■ **Source**:
Springer, 2007. — 249.
The challenges of contemporary fleet management are moving beyond cost efficiency towards superior customer service, agility, and responsiveness to requirements that vary at a time scale unthinkable even a decade ago. Over the last forty years classical methods of fleet management have addressed extensively the issue of cost efficiency by developing a priori routing plans in a wide spectrum of practical problems. However, the use of an initial plan, although necessary, is by no means sufficient to address events that are likely to occur during plan execution and significantly affect system performance. Typical examples of such evens are customer orders that arrive in real time and should be served by vehicles already on route, as well as disturbances intrinsic to urban environments, such as traffic delays, parking unavailability, and breakdowns. The ability to deal with such cases in a satisfactory manner is increasingly important to the competitiveness of logistics and transport related operations.
Dynamic fleet management refers to environments in which information is dynamically revealed to the decision maker. This information may not be known at the initial planning stage, and/or may change after the construction of the initial fleet routes during plan execution. In addition, there are significant cases in which no routing exists and the system responds to requests that arrive dynamically.

■ **Direction 1**:
Set down the stretch of the fleet management passage from "Dynamic fleet management" through "that arrive dynamically.".
■ **Direction 2**:
Please carry the fleet management passage on from its final sentence.

■ **Information given**:

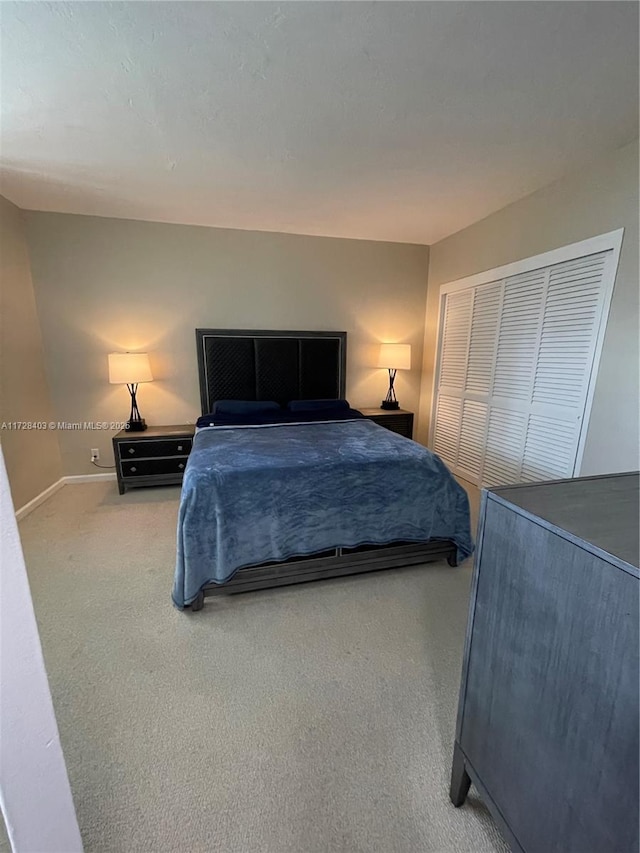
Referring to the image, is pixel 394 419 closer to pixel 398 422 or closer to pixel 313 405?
pixel 398 422

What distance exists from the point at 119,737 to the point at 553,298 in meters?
3.44

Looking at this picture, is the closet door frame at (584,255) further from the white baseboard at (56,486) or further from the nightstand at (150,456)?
the white baseboard at (56,486)

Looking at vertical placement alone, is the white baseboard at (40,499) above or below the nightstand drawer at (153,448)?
below

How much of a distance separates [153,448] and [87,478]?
0.90 m

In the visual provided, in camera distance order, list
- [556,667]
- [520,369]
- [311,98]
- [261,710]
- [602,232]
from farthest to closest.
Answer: [520,369] < [602,232] < [311,98] < [261,710] < [556,667]

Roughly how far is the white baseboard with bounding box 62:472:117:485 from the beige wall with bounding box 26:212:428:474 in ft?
0.18

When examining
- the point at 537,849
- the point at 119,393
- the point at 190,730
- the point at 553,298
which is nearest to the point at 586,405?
the point at 553,298

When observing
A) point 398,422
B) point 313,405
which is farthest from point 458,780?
point 398,422

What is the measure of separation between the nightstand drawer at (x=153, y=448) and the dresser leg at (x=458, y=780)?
2.97m

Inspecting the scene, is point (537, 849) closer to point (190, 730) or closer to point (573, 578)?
point (573, 578)

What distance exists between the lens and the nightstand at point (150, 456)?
10.6ft

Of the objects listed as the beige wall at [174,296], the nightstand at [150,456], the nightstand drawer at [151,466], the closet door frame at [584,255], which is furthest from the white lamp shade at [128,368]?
the closet door frame at [584,255]

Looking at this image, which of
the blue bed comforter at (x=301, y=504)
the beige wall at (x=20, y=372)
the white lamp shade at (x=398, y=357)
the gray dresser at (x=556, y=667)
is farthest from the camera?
the white lamp shade at (x=398, y=357)

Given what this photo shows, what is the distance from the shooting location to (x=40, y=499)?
3.06 m
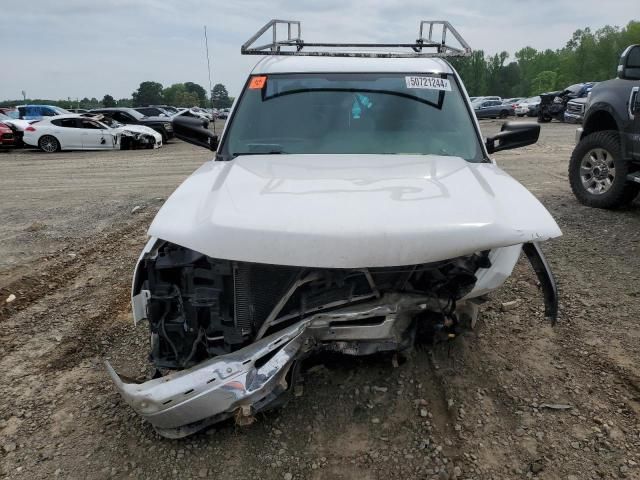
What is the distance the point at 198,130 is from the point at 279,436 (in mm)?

■ **Final result 1**:
Dynamic fleet management refers to environments in which information is dynamically revealed to the decision maker. This information may not be known at the initial planning stage, and/or may change after the construction of the initial fleet routes during plan execution. In addition, there are significant cases in which no routing exists and the system responds to requests that arrive dynamically.

■ **Final result 2**:
Methods that address the critical issues of dynamic fleet management may be implemented in practical systems by taking advantage of recent advances in satellite and mobile communication technologies. Specifically, satellite location identification systems that use the Global Positioning System (GPS) and terrestrial mobile communication systems, such as the General Packet Radio Service (GPRS) or Terrestrial Trunked Radio (TETRA), enable fleet operators to monitor the execution of a plan and to manage operations in real time, thus improving fleet performance.
This edited volume aims to highlight important advances in the emerging field of Dynamic Fleet Management. The fundamental problem of real time vehicle routing is defined and solution methods are presented and classified. Emphasis is also given to algorithmic approaches that are able to process dynamic information and produce solutions of acceptable quality for significant dynamic fleet management problems in almost real time. Finally, the volume includes case studies that address actual dynamic problems by combining systemic and algorithmic approaches.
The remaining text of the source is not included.